>>

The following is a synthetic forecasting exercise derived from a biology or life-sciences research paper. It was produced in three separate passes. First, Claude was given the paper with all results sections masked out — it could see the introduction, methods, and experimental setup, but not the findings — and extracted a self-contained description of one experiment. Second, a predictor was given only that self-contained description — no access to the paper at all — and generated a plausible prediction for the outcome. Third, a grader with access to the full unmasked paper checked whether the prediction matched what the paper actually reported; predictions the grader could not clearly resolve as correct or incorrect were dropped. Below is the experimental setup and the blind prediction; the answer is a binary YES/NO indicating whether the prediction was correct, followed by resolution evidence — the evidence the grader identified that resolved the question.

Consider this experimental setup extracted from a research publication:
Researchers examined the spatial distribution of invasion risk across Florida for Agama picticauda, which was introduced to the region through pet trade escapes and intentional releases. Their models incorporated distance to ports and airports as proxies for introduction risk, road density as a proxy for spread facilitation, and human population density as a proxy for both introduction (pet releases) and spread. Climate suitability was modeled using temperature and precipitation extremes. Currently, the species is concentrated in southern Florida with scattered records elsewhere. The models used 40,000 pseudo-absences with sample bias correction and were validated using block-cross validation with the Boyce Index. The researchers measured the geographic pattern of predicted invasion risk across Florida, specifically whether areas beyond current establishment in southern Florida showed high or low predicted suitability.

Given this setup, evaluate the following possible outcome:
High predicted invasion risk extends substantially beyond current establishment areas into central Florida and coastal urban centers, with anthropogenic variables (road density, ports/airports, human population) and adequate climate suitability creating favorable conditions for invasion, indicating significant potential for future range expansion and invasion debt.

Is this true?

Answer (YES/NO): NO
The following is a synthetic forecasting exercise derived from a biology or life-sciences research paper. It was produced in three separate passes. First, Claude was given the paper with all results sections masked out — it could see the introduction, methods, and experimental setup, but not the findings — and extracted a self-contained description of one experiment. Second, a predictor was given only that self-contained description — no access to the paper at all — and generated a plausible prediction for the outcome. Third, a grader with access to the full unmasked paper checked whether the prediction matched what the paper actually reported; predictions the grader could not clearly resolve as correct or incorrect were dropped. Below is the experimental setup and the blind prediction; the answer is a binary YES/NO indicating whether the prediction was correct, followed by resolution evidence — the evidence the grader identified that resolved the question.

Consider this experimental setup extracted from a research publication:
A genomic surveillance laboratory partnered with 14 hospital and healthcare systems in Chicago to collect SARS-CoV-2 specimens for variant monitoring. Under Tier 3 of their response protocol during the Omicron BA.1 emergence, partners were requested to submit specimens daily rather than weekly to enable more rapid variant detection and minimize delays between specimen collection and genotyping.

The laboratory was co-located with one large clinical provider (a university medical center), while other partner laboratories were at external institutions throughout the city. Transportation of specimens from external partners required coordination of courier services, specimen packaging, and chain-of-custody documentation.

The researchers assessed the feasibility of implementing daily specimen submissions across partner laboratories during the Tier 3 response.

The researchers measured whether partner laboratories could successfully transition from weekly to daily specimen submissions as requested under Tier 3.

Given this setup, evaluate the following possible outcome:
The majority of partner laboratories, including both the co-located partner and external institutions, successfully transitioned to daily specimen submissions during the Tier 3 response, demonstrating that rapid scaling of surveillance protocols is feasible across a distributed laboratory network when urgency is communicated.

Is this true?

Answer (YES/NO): NO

<<

Problem details
Report each line of the records that holds the word "specimens".

Exercise solution
A genomic surveillance laboratory partnered with 14 hospital and healthcare systems in Chicago to collect SARS-CoV-2 specimens for variant monitoring. Under Tier 3 of their response protocol during the Omicron BA.1 emergence, partners were requested to submit specimens daily rather than weekly to enable more rapid variant detection and minimize delays between specimen collection and genotyping.
The laboratory was co-located with one large clinical provider (a university medical center), while other partner laboratories were at external institutions throughout the city. Transportation of specimens from external partners required coordination of courier services, specimen packaging, and chain-of-custody documentation.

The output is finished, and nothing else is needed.